ABOVE: Judge Alison Nathan. Photo by 57nineteen via Wikimedia.
The U.S. Senate in a 52-45 vote on March 23 confirmed U.S. District Court Judge Alison Nathan’s nomination by President Joe Biden to become a judge on the New York-based 2nd U.S. Circuit Court of Appeals.
Judge Nathan is only the second openly LGBTQ woman to serve on a federal appellate court. The first is current Second Circuit Judge Beth Robinson from Vermont, who was nominated by President Biden earlier this year and confirmed by the Senate on Nov. 1, 2021.
Biden nominated Judge Nathan this past November, after receiving a recommendation from the Senate Majority Leader, Sen. Chuck Schumer, (D-NY). At the time of the president’s nomination Schumer said in a statement released by his office; “Ali Nathan is an outstanding judge for the Southern District of New York and her experience, legal brilliance, love of the rule of law and perspective would be invaluable in ensuring the federal judiciary fulfills its obligation to ensure equal justice for all.”

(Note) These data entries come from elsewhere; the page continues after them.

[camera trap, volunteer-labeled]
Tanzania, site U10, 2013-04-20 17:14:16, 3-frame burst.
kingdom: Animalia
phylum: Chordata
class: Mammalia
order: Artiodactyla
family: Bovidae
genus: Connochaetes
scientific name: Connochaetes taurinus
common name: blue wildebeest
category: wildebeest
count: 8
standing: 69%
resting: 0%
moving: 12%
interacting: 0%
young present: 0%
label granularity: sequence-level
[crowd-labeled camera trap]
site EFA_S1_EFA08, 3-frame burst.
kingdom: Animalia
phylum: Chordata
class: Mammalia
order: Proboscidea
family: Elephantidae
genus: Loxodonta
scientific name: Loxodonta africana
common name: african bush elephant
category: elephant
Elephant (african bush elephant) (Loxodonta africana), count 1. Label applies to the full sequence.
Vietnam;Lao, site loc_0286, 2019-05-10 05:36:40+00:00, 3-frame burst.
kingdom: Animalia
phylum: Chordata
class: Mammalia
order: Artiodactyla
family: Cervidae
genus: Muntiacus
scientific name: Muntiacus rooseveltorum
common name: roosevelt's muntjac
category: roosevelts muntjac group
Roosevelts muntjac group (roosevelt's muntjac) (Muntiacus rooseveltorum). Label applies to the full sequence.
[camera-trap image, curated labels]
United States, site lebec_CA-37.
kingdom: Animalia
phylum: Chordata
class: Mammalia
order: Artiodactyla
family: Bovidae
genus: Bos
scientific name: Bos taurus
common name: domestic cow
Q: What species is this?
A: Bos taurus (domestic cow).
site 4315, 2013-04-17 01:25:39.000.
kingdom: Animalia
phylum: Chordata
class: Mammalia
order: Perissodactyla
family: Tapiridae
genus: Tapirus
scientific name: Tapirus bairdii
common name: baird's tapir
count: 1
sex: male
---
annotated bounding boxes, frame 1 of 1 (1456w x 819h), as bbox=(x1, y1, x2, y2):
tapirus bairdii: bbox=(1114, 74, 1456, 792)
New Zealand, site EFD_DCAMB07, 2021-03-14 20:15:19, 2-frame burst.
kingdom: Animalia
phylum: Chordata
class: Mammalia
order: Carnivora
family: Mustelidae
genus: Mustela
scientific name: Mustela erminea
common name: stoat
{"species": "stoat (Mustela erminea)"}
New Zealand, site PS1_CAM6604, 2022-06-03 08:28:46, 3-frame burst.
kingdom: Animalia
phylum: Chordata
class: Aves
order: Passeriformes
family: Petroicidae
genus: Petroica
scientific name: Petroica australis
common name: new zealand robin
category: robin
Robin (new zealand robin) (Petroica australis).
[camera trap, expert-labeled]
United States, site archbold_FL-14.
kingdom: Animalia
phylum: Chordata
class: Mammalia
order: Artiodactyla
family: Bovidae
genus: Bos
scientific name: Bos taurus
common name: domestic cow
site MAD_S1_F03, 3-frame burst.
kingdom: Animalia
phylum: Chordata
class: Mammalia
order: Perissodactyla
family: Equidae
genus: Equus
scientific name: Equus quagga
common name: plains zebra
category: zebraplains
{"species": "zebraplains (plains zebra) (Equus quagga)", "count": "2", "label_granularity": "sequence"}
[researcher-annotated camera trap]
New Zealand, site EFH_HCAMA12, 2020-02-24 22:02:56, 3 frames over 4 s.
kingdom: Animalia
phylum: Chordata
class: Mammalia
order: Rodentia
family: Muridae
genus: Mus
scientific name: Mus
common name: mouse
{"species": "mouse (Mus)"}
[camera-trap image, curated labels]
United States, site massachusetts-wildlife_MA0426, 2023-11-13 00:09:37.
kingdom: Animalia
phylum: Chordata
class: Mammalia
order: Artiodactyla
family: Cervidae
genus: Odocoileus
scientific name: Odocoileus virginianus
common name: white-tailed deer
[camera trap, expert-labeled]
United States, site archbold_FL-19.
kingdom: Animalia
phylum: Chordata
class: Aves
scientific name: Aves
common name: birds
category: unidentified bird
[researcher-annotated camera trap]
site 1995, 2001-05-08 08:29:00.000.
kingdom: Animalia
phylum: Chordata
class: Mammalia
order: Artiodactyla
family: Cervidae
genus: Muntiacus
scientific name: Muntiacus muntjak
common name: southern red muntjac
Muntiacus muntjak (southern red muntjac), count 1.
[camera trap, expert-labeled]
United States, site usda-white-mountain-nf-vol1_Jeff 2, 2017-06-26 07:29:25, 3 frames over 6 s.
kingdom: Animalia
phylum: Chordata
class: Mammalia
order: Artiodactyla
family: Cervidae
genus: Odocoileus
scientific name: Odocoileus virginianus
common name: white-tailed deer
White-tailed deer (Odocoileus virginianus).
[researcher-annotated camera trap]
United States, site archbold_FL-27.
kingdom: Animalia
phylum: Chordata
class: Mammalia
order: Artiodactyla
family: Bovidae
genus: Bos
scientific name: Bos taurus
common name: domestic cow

Judge Alison J. Nathan has served as a United States District Court Judge for the Southern District of New York since 2011. She previously served as Special Counsel to the Solicitor General of New York from 2010 to 2011.
From 2009 to 2010, Judge Nathan served in the White House Counsel’s Office as an Associate White House Counsel and Special Assistant to the president. Judge Nathan was a Fritz Alexander Fellow at New York University School of Law from 2008 to 2009 and a Visiting Assistant Professor of Law at Fordham University Law School from 2006 to 2008.
From 2002 to 2006, Judge Nathan was an associate at the law firm Wilmer Cutler Pickering Hale and Dorr, LLP in Washington D.C. and New York. Judge Nathan served as a law clerk for United States Supreme Court Justice John Paul Stevens from 2001 to 2002 and for Judge Betty B. Fletcher on the United States Court of Appeals for the Ninth Circuit from 2000 to 2001.
Judge Nathan received her J.D., magna cum laude, from Cornell Law School in 2000, and her B.A. from Cornell University in 1994.